Silencio absoluto, no por descortesía, sino por abstracción. Paul no se había enterado ni escuchado nada ni se acordaba de tal concierto. Aquella habitación era más el estudio de un gran maestro en vísperas del mundial que el lugar de descanso de uno de los pianistas más grandes de la historia. Sobre la cama revistas de ajedrez, libros de finales encima de las sillas, las últimas noticias del mundo escaqueado en varios periódicos austriacos, ingleses y españoles y señoreándolo todo su precioso tablero de viaje de madera taraceada que es una joya del arte nazarí. Ante su persistente silencio no pude por menos que insinuarle, deteniendo el reloj, porque Badura siempre juega con clepsidra, que podíamos ir caminando hacia el Auditorio. Al escuchar Auditorio su mente desconectó y con movimientos de autómata se colocó raudo el frac, se echó el abrigo sobre los hombros y sin pisar las escaleras bajamos hacia la entrada donde un taxista, enviado por el centro, nos metió casi a trompicones en el coche. Durante el trayecto Badura seguía analizando de memoria la posición y cuál sería mi sorpresa cuando al llegar a la sala sinfónica donde ya se había hecho el más absoluto silencio y las luces se extinguían con lentitud me dice: “no te vayas. Colócate entre bastidores así cuando llegue el descanso analizamos con mi tablero portátil que llevo encima” y sin más preámbulo metió su mano en el bolso interior de la chaqueta y me mostró un viejo y usado tablero de bolsillo, curtido en mil batallas y ahíto de una sabiduría centenaria, al tiempo que con sonrisa pícara me espetaba: “si logro colocar mi torre de a4 en a6, creo que puedo comenzar a tocarte el Totentanz de Liszt, una suerte de paráfrasis sobre el Dies irae. Cuando llegó el descanso, salió raudo hacia bambalinas y sin pestañear sacó su tablero miniatura y colocó como un relámpago la posición. Lo cierto es que los 15 minutos volaron y el timbre sonó, Badura cerró el tablero, me lo dio y casi al lado de la boca de cortina me espetó: “Ah, y no vale mirar ni analizar la posición hasta que acabe. Solo daré una propina”.

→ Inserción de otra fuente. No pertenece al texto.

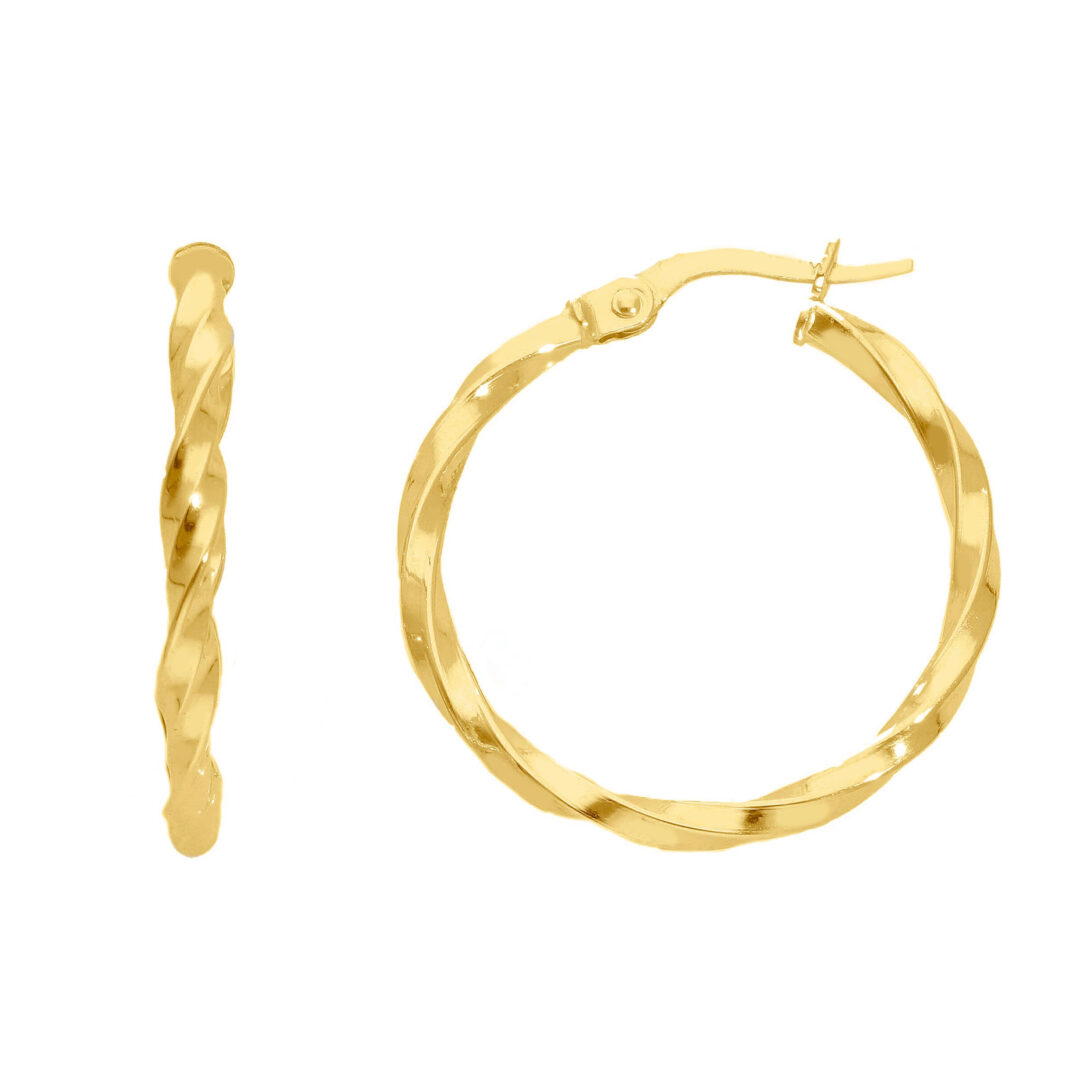Orecchini a Cerchio Oro Giallo 750 Tondi Canna Ritorta 1,7 mm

Lo cierto es que el éxito fue tan aplastante que el bueno de Paul Badura tuvo que saludar cinco veces y dar tres propinas.

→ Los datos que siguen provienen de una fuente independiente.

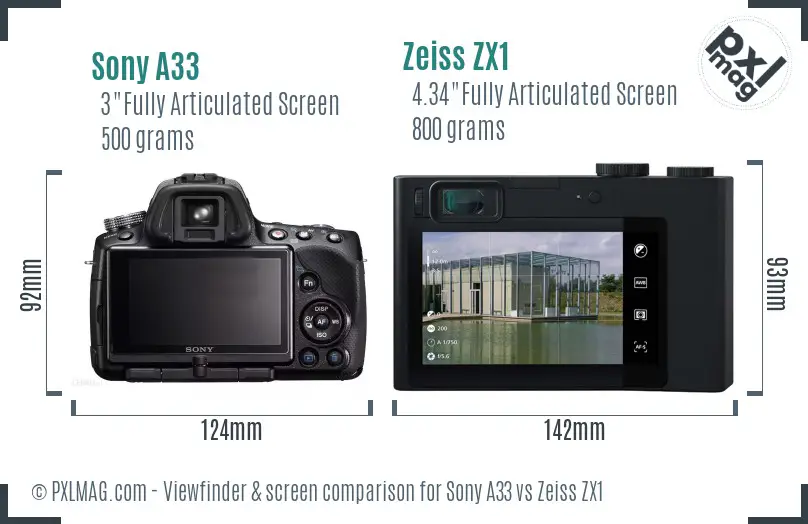Sony A33 vs Zeiss ZX1 Screen and Viewfinder comparison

Una vez en el camerino continuamos la “fiesta” y cuando ya nos echaron del Auditorio apagando las luces casi dos horas después, aquello seguía incandescente y tuvimos que acabarla en la habitación de nuevo en una de esas veladas del alma tan queridas por Badura en el reino del santo Grial, donde las blancas y negras teclas del piano se confundían con aquellas relucientes casillas de su tablero moruno. Y el baile de la verdad se reinicia y el jugador duda. Duda de todo hasta de sus propias dudas. Creo que la partida concluyó en tablas, no importa porque lo mágico de la situación y la lección de un genio del teclado sobre cómo aprovechar las “debilidades” del contrario, su portentosa memoria, su ansia de vencer y su amor por el estudio y el análisis, fueron para mí más valiosas que todos los libros de psicología aplicada juntos y una gran certeza que sólo el juego puede otorgar: que si nada nos libra de la muerte al menos que el ajedrez nos libre de la vida. Porque como decía el viejo Lasker: “La mentira y la hipocresía no sobreviven demasiado tiempo sobre el tablero de ajedrez. La creatividad de las combinaciones denuncia la presunción de esa mentira. Los hechos que sin piedad culminan en el jaque mate contradicen siempre al hipócrita.”